The girl’s eyes widened. “Is there really a lizard named after me?

Akaalekirth laughed. “No, the lizard—like the butterflies—existed long before you or I were born.” She told the girl the story of Batakai, and how her stew and her instructions on how to spot sick lizards saved an army.

Then Lereterli took her to gather squatty eggs and salad makings, teaching her the names of the leaves, seeds, and flowers they picked for dinner.

Akaalekirth and Lereterli became regular companions in the tendays that followed. Lereterli’s mother, Rreisali, proved to be the unfortunate young woman with the boy who liked diving off the platforms, and she was delighted to have help minding her older child—though Akaalekirth responded that Lereterli was minding her at least as much as the other way around.

They grinned at each other over the lizard stew Lereterli had insisted they cook that morning, though a moment later, the sturdy ropes tied to Rreisali grew suddenly taut and her baby boy’s squeals of glee called her to the far side of the high tree-platform.

From time to time, the windchimes would ring out-of-time with the wind, and everyone would seek the heights, and hide in silence. It might be just tourists, but in case it was monitors looking for someone “lost”, the whole Fuchsia Clan—and anyone visiting from the Crimson Clan, the Turquoise Tribe or any of the others—hid carefully.

It was during one of these times that Lereterli came up to her, a lidded basket on her lap. “Would you—” the girl paused, looking nervous.

“Yes?” Akaalekirth spoke very quietly, just a thread of sound, but trying to sound encouraging.

Lereterli took a deep breath, then spoke really fast. “Would you be my sister?” She wasn’t loud, but she was loud enough that her mother gave her a pointed look. Lereterli covered her mouth, blushing hard enough that Akaalekirth could see it even through the child’s brown skin.

“I—” Akaalekirth found she wanted to say yes. “We can do that?”

The younger girl nodded vigorously. “There’s—” she looked at her mother and lowered her voice. “There’s promises, and a ceremony, and we get matching tattoos.”

Lereterli looked so anxious, Akaalekirth wanted to make her laugh. “Do I have to be your brother’s sister too, then?”

Lereterli did laugh, behind her hand. “No, silly—he’s too young for tattoos.” Then she was serious again, her eyes wide enough to show the whites all around her deep brown irises. “But will you?”

Akaalekirth smiled. “I would even if it meant I had to be his sister, and pull him back up into the tree when he dives!”
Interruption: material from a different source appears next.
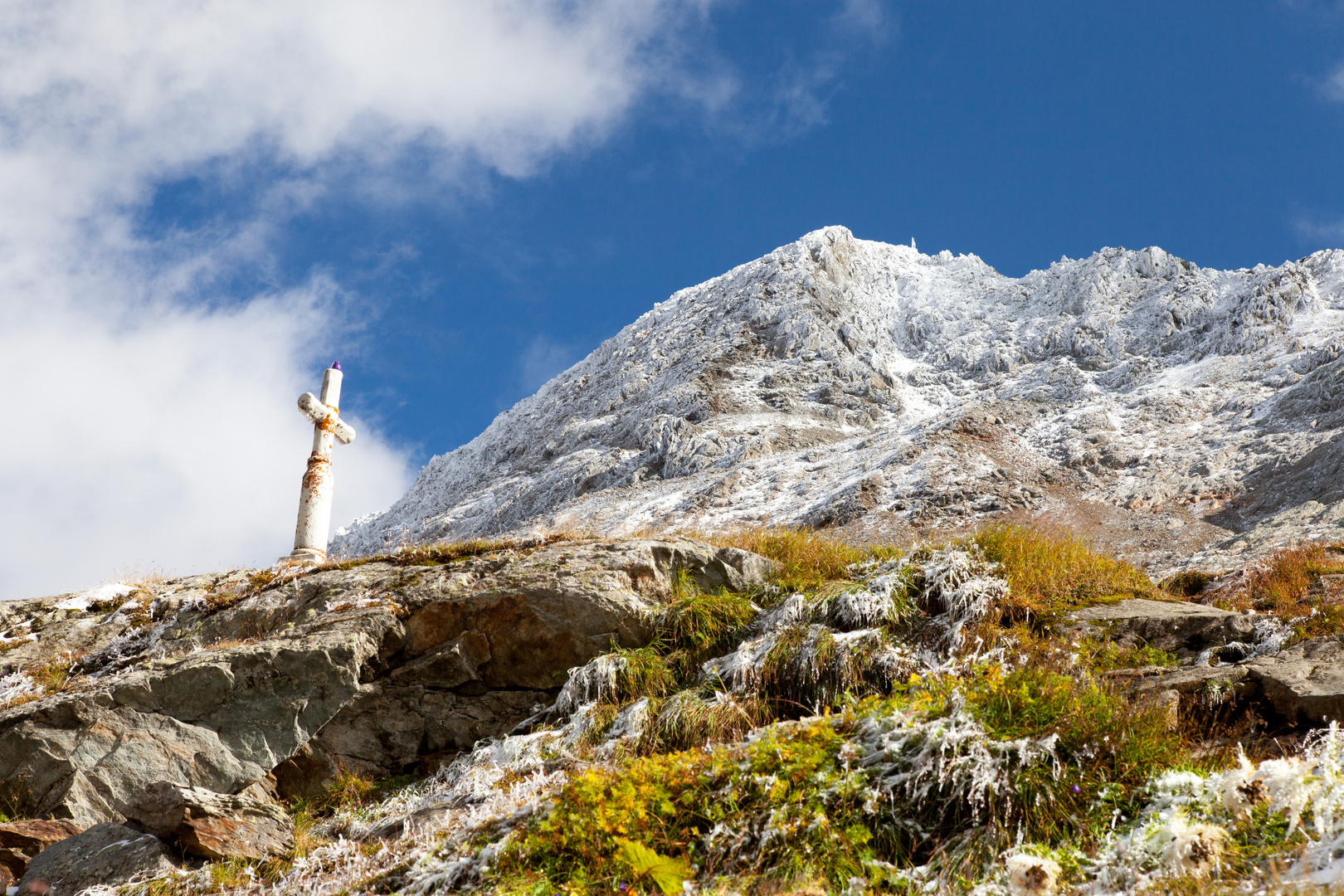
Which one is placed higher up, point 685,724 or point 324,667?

Lereterli opened her mouth in a silent squeal, then opened the basket to share crystal-candy all around.

When she had crunched down several pieces, Akaalekirth looked again at her beautiful butterfly. Would the new tattoo match or clash? “So, what will the new tattoo look like?”
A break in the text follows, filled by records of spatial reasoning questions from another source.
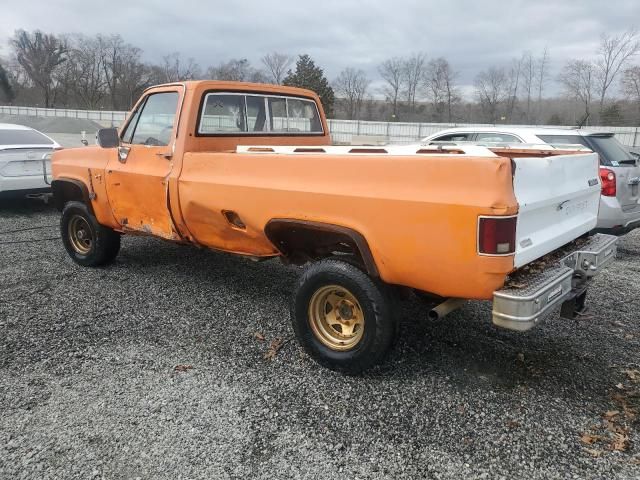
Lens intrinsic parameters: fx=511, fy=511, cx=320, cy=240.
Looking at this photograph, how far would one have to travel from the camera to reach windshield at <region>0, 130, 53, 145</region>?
30.0 feet

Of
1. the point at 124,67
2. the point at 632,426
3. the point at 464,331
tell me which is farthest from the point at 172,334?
the point at 124,67

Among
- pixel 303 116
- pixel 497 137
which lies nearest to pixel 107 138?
pixel 303 116

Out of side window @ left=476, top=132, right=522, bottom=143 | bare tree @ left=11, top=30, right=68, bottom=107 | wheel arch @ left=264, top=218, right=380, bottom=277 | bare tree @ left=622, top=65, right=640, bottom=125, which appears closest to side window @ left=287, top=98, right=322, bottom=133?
wheel arch @ left=264, top=218, right=380, bottom=277

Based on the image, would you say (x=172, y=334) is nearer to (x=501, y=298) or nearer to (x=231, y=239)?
(x=231, y=239)

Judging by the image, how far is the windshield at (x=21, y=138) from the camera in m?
9.16

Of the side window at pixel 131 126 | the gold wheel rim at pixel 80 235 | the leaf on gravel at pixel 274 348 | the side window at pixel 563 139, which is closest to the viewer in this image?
the leaf on gravel at pixel 274 348

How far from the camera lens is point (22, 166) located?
8.79m

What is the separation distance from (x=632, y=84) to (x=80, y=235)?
56265mm

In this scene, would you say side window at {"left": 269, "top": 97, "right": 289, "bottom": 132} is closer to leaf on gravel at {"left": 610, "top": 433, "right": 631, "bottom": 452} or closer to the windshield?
leaf on gravel at {"left": 610, "top": 433, "right": 631, "bottom": 452}

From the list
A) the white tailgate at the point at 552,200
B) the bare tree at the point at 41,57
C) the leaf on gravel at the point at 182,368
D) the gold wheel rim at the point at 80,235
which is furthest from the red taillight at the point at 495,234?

Grinning, Lereterli offered her more candy. “We have to agree on that before we can have the ceremony.”

Akaalekirth’s jaw dropped. She got to decide?
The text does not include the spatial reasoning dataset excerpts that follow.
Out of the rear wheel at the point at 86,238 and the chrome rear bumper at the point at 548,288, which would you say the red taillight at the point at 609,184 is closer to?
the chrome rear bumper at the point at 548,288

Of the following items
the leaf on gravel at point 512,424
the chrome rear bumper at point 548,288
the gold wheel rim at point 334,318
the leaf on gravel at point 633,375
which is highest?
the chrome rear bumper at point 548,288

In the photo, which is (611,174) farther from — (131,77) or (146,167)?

Lereterli giggled, popping a piece of candy into her open mouth, but Rreisali leaned over to hug her gently. Everyone had seen her bruises when she arrived, and the grownups all were very careful about touching her. “Now that you’ve been adopted as part of our tribe,” the woman said fiercely, “No one gets to mark your skin without your permission. Not even Iffarir.”

Akaalekirth looked at her in surprise, then felt her face relax into a huge grin. This must be what other people felt when they talked about their families. For the first time since she’d arrived in the Rainbow Rainforest—maybe for the first time in her life—she felt at home.